§ **対象の本文**:
******************************

日本人の英作文34

AとBが同行または、一方が他方に随伴する場合の表現として、A come with BまたはB come with Aとcomeを使う場合と、A go with BまたはB go with Aのように、goを使う場合がある。
AとBが同行するのだから、一方が他方に付き従うと考えれば、先導する側に、もう一方が離れないように付いていくのだから、本書にあるように、中心、すわなち話し相手の方に近づいていく場合の一例として、comeを使う場合だということは、一応、納得できる。
では、同じ状況でgoも使えるというのはどういうことかというと、この場合、同行する二人以上の人間を、同一行動をとる一つの集団とみなすということだ。
同一行動を取る一つの集団だから、話し手と聞き手という二つの行動主体の位置関係を示す、comeとgoの使い分けの原理が適用されず、集団がどこかに移動する時は、常にgoだけが使われる。
集団がどこかに移動しようというとき、その集団のリーダーなり誰かが、他のメンバーにLet's go.とは言うけれど、Let's come.は使わない。
それと同じように、A go with Bは、AがBまたは、Bを含む集団に、Aがその集団に自分を含めて考えようとしている時に使われる。
具体的な使用例からすると、A come with Bは、Bが移動の先導的役割を果たし、Aはそれに付き従う場合に用いられている。たとえば、次のような場合だ。
1. BがAの道案内をするとき
Come with me. I'll take you to the place.
2. 職場が変わった夫(B)が妻(A)に
I think you'll come with me.
1. などの場合、Aは行く先がどこにあるか、またはどう行けばよいのかについて知らない。2.などの場合、Aが自分が率先してその移動を行うのではない。

******************************

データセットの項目
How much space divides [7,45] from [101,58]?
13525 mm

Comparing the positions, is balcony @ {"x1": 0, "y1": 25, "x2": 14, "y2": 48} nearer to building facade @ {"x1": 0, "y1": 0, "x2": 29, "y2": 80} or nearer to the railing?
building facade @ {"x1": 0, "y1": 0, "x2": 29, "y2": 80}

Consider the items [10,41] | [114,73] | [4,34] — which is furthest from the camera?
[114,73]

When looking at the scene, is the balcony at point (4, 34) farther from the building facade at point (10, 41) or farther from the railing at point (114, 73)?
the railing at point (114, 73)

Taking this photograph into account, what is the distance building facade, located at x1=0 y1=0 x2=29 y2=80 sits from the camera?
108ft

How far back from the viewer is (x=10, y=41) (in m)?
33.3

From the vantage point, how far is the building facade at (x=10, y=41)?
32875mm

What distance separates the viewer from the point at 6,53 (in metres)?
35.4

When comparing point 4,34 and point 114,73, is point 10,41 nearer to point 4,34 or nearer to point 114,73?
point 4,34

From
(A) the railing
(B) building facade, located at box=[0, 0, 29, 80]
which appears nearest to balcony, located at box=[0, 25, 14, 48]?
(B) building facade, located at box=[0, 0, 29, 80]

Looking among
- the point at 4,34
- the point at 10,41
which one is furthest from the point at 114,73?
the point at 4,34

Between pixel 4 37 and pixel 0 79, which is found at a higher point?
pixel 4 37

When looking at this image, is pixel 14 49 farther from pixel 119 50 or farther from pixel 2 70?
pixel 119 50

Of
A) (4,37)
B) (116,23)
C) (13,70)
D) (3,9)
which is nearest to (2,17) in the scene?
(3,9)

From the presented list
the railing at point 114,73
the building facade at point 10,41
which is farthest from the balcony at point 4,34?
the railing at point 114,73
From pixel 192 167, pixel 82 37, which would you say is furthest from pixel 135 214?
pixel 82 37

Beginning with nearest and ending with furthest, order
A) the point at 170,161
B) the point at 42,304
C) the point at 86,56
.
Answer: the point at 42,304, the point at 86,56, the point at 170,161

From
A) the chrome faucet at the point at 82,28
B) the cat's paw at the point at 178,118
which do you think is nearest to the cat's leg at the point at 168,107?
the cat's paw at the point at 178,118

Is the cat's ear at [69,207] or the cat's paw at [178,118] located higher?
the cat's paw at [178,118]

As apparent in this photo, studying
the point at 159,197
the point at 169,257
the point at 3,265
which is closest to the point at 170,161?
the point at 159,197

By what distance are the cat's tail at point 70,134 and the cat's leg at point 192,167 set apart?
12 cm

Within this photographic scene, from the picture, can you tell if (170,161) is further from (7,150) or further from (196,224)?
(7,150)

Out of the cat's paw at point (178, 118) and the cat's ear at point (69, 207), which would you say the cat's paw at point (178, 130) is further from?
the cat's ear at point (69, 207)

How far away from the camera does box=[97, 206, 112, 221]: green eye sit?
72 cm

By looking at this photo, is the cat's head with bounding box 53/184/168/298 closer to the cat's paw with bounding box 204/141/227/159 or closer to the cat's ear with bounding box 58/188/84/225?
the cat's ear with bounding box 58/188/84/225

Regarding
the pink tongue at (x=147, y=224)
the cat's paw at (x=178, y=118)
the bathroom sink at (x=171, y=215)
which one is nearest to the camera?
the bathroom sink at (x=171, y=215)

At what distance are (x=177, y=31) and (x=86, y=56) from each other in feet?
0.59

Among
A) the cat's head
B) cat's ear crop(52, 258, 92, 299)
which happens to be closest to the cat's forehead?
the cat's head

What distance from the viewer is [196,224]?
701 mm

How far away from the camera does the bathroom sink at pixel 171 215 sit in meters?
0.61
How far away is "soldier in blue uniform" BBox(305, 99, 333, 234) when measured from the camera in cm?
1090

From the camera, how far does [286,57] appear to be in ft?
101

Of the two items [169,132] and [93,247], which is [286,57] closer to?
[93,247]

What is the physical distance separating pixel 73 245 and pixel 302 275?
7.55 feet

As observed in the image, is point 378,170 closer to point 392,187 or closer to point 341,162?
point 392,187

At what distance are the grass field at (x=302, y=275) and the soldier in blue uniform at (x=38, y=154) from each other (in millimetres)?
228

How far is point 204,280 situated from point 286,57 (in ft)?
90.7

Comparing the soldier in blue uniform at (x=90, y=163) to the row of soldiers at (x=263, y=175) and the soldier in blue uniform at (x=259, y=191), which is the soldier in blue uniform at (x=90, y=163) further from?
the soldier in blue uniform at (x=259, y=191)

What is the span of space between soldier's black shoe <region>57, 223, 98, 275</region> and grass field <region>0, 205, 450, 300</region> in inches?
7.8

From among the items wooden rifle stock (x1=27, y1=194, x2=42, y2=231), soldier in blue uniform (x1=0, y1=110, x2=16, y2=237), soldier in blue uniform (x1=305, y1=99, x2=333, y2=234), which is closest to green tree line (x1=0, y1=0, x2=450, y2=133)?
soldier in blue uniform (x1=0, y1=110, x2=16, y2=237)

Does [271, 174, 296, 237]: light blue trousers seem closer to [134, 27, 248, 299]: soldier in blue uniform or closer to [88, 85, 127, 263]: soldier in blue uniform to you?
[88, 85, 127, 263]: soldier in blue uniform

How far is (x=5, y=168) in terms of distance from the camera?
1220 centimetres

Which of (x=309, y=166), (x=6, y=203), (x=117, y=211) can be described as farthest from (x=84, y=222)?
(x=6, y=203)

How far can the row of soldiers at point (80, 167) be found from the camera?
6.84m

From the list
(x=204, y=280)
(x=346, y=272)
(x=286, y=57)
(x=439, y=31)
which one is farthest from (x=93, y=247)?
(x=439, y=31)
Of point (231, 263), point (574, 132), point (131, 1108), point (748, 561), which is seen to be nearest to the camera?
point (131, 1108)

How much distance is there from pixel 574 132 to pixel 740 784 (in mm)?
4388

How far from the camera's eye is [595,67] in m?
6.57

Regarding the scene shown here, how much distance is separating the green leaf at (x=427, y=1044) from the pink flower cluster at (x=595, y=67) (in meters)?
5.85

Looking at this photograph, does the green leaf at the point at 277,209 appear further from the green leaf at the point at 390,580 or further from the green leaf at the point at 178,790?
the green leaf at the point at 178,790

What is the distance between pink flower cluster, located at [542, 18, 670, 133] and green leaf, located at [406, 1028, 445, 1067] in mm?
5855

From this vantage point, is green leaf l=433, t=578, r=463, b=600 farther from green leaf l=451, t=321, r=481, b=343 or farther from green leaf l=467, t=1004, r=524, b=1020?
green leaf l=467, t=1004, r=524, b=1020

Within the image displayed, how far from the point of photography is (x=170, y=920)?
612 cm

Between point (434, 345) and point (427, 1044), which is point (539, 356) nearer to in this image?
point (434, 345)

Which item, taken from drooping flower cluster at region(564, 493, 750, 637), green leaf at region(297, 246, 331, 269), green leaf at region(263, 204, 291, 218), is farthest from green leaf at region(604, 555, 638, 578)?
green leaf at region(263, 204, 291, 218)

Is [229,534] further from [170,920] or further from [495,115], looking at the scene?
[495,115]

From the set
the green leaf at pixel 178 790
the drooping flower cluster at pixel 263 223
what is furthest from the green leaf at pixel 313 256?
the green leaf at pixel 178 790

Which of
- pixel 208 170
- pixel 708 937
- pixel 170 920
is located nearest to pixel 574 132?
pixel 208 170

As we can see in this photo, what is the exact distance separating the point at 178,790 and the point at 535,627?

******************************

§ **取り組む課題**:
本文によると、同行する二人以上の人間を一つの集団とみなした場合、その集団がどこかに移動するときに使われる動詞は何か。 本文だけを手がかりにして答えること。

§ **課題への解答**:
常にgoだけが使われる。